Colori dell’altro mondo
Fra i pigmenti che hanno attraversato le epoche e i luoghi c’è il blu oltremare. La sua difficile reperibilità e le complesse tecniche di produzione l’hanno reso uno fra i colori più ambiti tra i pittori rinascimentali: non è un caso che chi commissionava le opere agli artisti imponeva spesso un suo utilizzo, perché simbolo di ricchezza e potere. Un esempio del suo impiego lo si può osservare nella Cappella Sistina affrescata da Michelangelo. L’importanza di questo colore ha portato a un suo utilizzo anche nella colorazione del manto della Madonna, che fino al Quattrocento era rappresentato esclusivamente di colore scuro, a raffigurare il lutto per la perdita del figlio. A cosa dobbiamo tanto clamore attorno a questa tonalità?
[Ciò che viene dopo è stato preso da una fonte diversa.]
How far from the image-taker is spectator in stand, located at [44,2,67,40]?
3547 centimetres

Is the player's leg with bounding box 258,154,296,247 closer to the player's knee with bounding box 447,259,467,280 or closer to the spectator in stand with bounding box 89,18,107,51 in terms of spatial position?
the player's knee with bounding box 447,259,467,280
Cappella Sistina, Città del Vaticano
Il blu oltremare sin dall’antichità viene prodotto utilizzando il lapislazzulo, pietra preziosa proveniente dal Medioriente (da qui il nome: “oltremare”), e il suo costo era paragonabile a quello dell’oro. In natura, è mischiato con altri materiali, e, una volta isolato, viene macinato e mescolato a olio, cera, resina. La sostanza derivata viene poi impastata e risciacquata a più riprese, fino ad ottenere una polvere azzurro brillante. Per fare un paragone, nel Rinascimento la differenza di prezzo tra il nerofumo, ricavato dal carbone, e l’oltremare, ricavato dal lapislazzulo, è equiparabile a quella tra una patata e del tartufo bianco.
L’industria dei colori sintetici: verso un ritorno al passato?
Negli ultimi cinquant’anni, l’esplosione dell’industria della chimica di sintesi ha rivoluzionato il mondo dei colori. Dal settore tessile a quello alimentare, passando per il design, oggi i i colori hanno capacità di resistenza straordinarie, grazie anche a tecniche di applicazione e fissaggio sempre più performanti e su larga scala. Con un inconveniente: i pigmenti sintetici possono in alcuni casi essere dannosi per l’ambiente e per la salute umana.
È notizia recente che negli Stati Uniti l’amministrazione di Donald Trump ha deciso di dichiarare guerra ai coloranti sintetici a base di petrolio presenti in migliaia di prodotti alimentari, dagli snack alle bevande, dalle caramelle ai cereali. La decisione di sostituire questi coloranti dannosi per l’uomo con delle alternative naturali, è l’ultimo capitolo di una nuova sensibilità da parte della politica e, forse, dell’industria, verso una produzione dei colori più responsabile, fondata su risorse più naturali e sostenibili.
https://rsi.cue.rsi.ch/food/extra/ambiente/Additivi-alimentari-facciamo-chiarezza--1911027.html
Fra i filoni di ricerca più interessanti, c’è il recupero di molecole naturali da fonti vegetali rinnovabili, come pomodori, uva o microalghe. Per evitare l’uso di solventi chimici, si testano tecnologie come ultrasuoni o microonde. Uno dei settori in rapido sviluppo è quello dei nano-coloranti, che seguono il principio presente in natura sulle ali delle farfalle, dove non si trovano pigmenti, ma nano-particelle che a seconda della dimensione forniscono una colorazione differente.
Insomma, ancora una volta la natura e i nostri antenati sembrano fornirci gli strumenti per un ritorno a soluzioni più in sintonia con l’ambiente e la nostra salute.